• **Ausgewählter Textauszug**:
■ ■ ■ ■

Stefan Scheil, Historiker, 1963 in Mannheim geboren, Studium der Geschichte und Philosophie in Mannheim und Karlsruhe, Promotion zum Dr. phil. 1997 in Karlsruhe. Er forscht zur Vorgeschichte und Eskalation des Zweiten Weltkriegs sowie zum politischen Antisemitismus in Deutschland und schreibt als freier Mitarbeiter für verschiedene Wochenzeitungen. Zu seinen letzten Buchveröffentlichungen gehören Ribbentrop. Oder: Die Verlockung des nationalen Aufbruchs. Eine politische Biographie (2013) und Weserübung gegen Operation Stratford. Wie die Alliierten 1940 den Krieg nach Skandinavien trugen (2015).

 

Herr Dr. Scheil, Bundespräsident Joachim Gauck erinnerte am 70. Jahrestag der deutschen Niederlage im Zweiten Weltkrieg vor allem an das Schicksal der sowjetischen Kriegsgefangenen. Wir Deutschen seien heute dankbar für die „Befreiung“ durch die alliierten Kriegsgegner, so Gauck. Wurden die Festansprachen deutscher Politiker insgesamt den historischen Ereignissen um und nach dem 8. Mai 1945 gerecht?

Scheil: So, wie ich den Kenntnisstand der ZUERST!-Leser einschätze, darf ich das als rhetorische Frage verstehen. Kein ernstzunehmender Mensch in Deutschland hätte 1945 und auch noch Jahrzehnte danach in dieser Art so ausschließlich von Befreiung gesprochen, das taten ja nicht einmal die Alliierten selbst. Aber natürlich liegt Gauck insofern richtig, als sich der größere Teil der deutschen Öffentlichkeit derzeit der Befreiungsthese angeschlossen hat.

Der Begriff „Befreiung“ hat sich im gesellschaftspolitischen Mainstream für den Tag der Kapitulation der deutschen Wehrmacht durchgesetzt. Fühlte sich die Mehrheit der Deutschen am 8. Mai 1945 wirklich befreit?

■ ■ ■ ■

Eine Folge von Datensätzen:
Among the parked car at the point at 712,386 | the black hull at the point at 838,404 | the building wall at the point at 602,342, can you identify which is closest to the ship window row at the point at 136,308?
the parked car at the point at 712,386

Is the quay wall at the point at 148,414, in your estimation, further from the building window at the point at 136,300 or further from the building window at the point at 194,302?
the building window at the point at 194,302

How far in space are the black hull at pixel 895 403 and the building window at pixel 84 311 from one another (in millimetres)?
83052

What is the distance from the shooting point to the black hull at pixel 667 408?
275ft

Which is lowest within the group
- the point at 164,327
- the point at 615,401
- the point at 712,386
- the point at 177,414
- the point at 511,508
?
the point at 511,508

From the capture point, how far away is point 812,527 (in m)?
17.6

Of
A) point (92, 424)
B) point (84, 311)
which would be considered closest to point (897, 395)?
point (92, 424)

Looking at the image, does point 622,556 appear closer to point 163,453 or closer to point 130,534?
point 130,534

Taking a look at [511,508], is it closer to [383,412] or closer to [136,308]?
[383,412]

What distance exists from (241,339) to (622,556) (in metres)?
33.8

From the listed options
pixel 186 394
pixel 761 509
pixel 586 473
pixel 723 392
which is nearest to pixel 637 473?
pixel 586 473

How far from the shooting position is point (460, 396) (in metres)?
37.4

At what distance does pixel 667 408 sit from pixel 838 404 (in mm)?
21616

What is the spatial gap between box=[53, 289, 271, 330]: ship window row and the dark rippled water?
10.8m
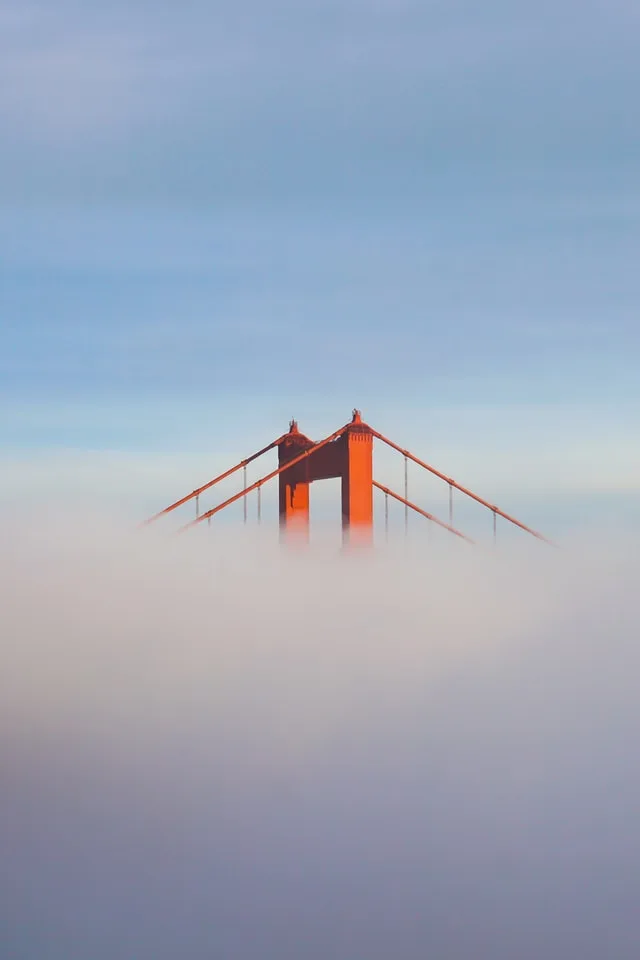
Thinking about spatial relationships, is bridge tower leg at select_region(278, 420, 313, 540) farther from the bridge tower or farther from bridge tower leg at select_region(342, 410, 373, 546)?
bridge tower leg at select_region(342, 410, 373, 546)

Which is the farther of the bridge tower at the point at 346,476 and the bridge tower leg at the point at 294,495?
the bridge tower leg at the point at 294,495

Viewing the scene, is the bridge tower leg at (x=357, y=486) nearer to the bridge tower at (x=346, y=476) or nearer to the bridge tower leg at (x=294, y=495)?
the bridge tower at (x=346, y=476)

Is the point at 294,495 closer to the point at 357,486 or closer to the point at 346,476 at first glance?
the point at 346,476

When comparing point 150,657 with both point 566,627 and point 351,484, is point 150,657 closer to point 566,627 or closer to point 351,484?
point 566,627

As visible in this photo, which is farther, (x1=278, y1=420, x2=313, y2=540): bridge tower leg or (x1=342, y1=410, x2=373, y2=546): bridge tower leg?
(x1=278, y1=420, x2=313, y2=540): bridge tower leg
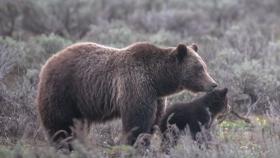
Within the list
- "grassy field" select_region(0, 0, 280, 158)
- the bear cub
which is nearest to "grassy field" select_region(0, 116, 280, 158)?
"grassy field" select_region(0, 0, 280, 158)

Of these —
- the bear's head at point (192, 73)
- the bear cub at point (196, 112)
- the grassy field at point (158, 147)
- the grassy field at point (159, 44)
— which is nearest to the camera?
the grassy field at point (158, 147)

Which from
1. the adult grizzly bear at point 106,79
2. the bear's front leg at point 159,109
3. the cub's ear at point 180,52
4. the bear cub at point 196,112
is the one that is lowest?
the bear cub at point 196,112

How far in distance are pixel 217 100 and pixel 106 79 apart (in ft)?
6.34

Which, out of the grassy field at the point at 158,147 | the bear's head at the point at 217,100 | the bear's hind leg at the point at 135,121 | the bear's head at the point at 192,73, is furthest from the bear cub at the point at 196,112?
the bear's hind leg at the point at 135,121

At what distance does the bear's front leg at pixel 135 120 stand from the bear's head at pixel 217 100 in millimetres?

■ ■ ■ ■

• **Aufgaben**:
- 1) Gib den Abschnitt des Textauszugs von „Stefan Scheil, Historiker, 1963“ bis „Skandinavien trugen (2015).“ wortgetreu wieder.
- 2) Wann und wo wurde Stefan Scheil laut dem Textauszug zum Dr. phil. promoviert?
Die Daten sind eigenständiges Material und gehören nicht zum Textauszug.

• **Lösungen**:
- 1)
Stefan Scheil, Historiker, 1963 in Mannheim geboren, Studium der Geschichte und Philosophie in Mannheim und Karlsruhe, Promotion zum Dr. phil. 1997 in Karlsruhe. Er forscht zur Vorgeschichte und Eskalation des Zweiten Weltkriegs sowie zum politischen Antisemitismus in Deutschland und schreibt als freier Mitarbeiter für verschiedene Wochenzeitungen. Zu seinen letzten Buchveröffentlichungen gehören Ribbentrop. Oder: Die Verlockung des nationalen Aufbruchs. Eine politische Biographie (2013) und Weserübung gegen Operation Stratford. Wie die Alliierten 1940 den Krieg nach Skandinavien trugen (2015).

- 2) 1997 in Karlsruhe.